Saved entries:

========================================

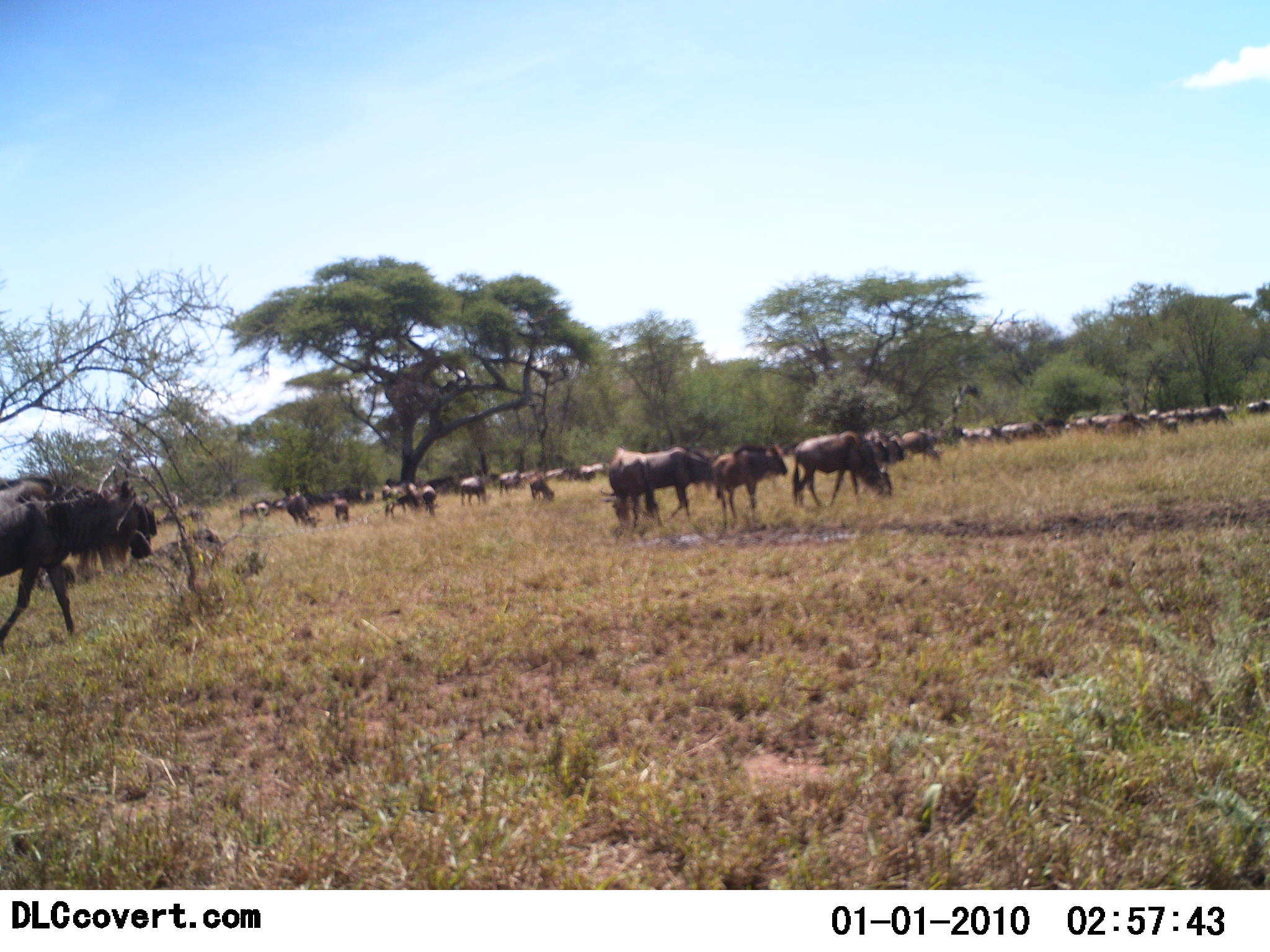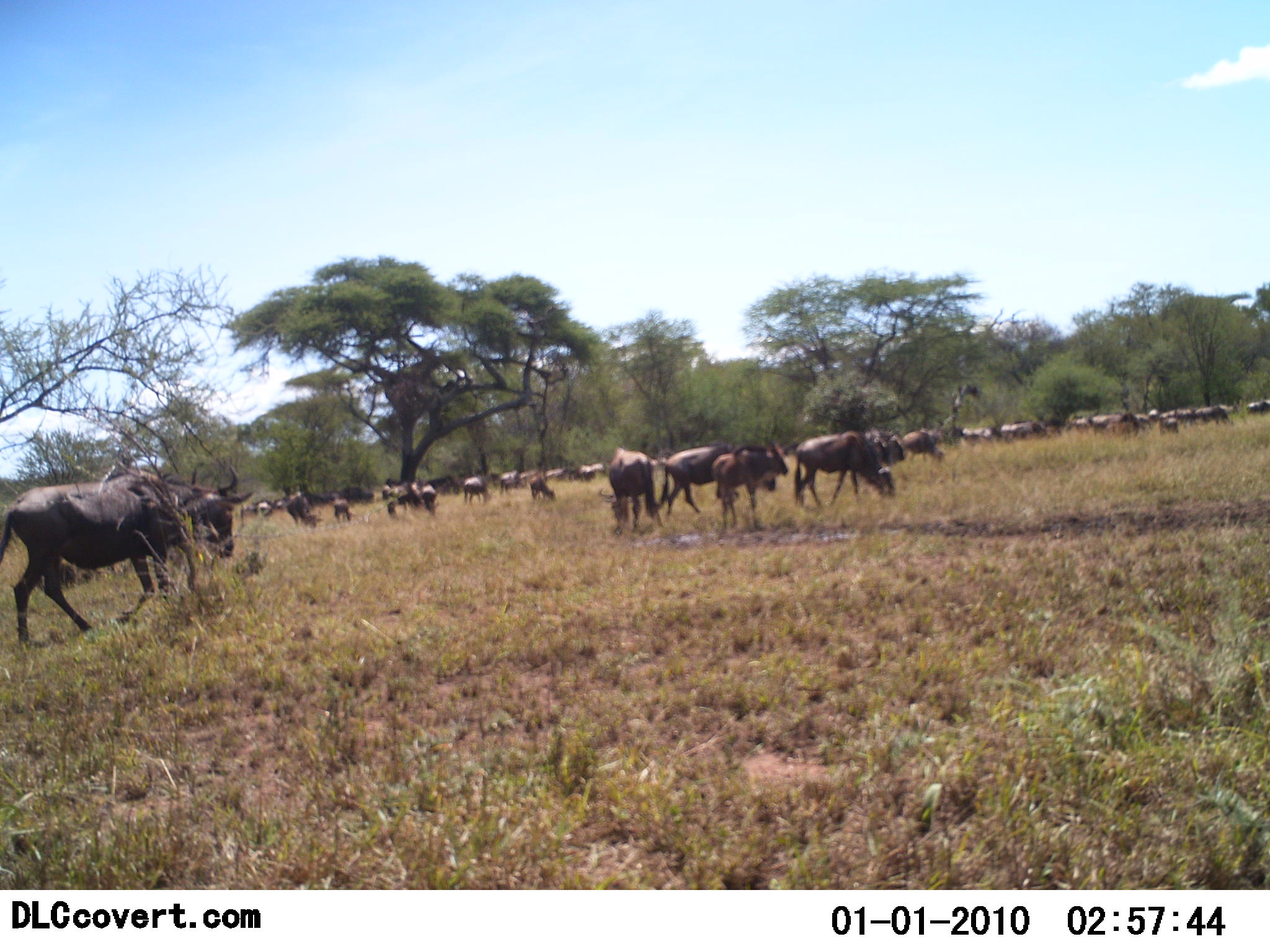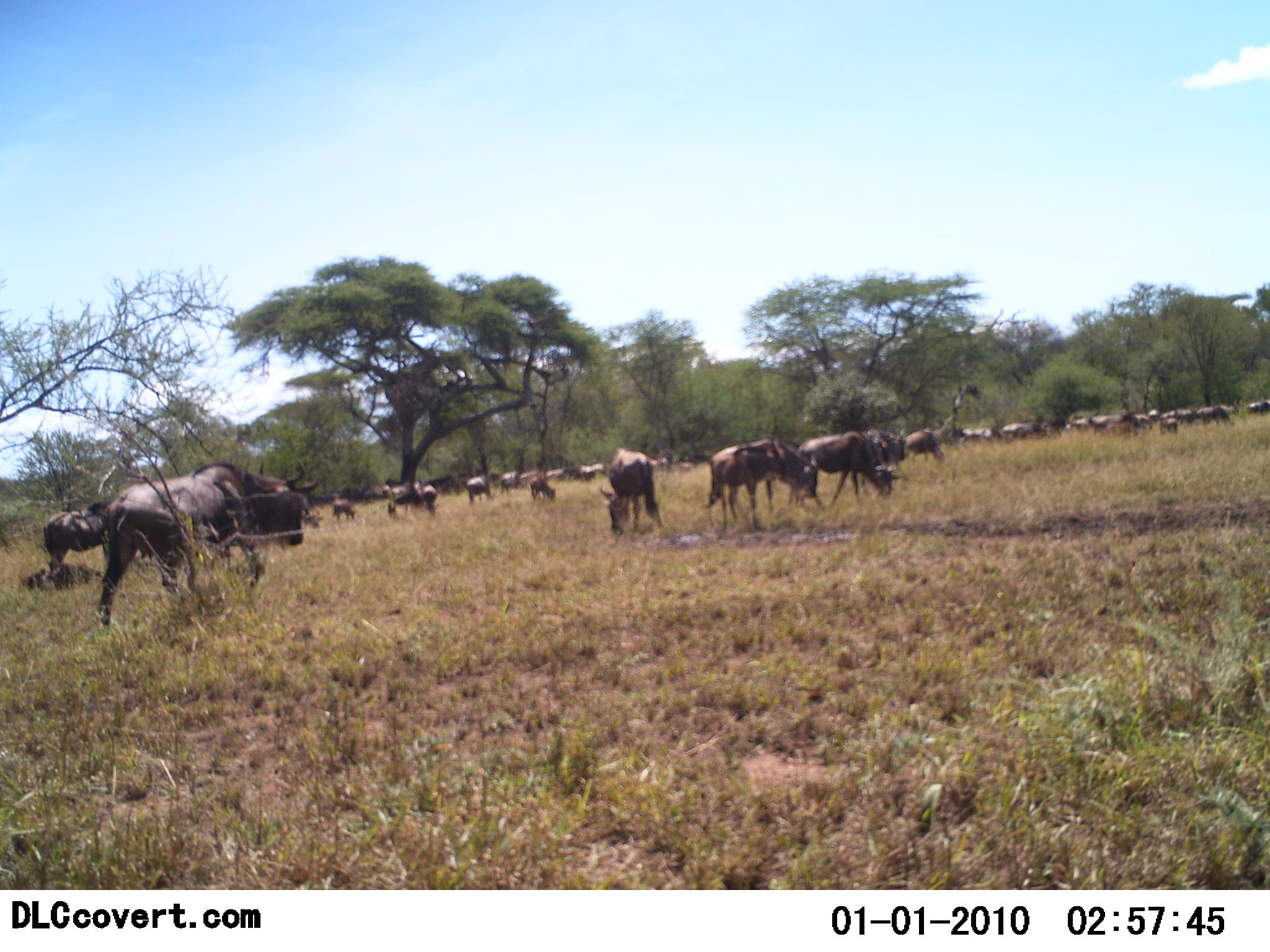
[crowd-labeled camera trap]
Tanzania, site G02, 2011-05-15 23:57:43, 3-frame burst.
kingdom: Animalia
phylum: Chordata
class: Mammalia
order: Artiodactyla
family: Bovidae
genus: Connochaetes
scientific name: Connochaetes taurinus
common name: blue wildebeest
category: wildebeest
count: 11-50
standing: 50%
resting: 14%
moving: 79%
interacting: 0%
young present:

========================================

### What you need to do
Your answer is all of the records restated word for word, pictures excluded.

### Result of this exercise
[crowd-labeled camera trap]
Tanzania, site G02, 2011-05-15 23:57:43, 3-frame burst.
kingdom: Animalia
phylum: Chordata
class: Mammalia
order: Artiodactyla
family: Bovidae
genus: Connochaetes
scientific name: Connochaetes taurinus
common name: blue wildebeest
category: wildebeest
count: 11-50
standing: 50%
resting: 14%
moving: 79%
interacting: 0%
young present:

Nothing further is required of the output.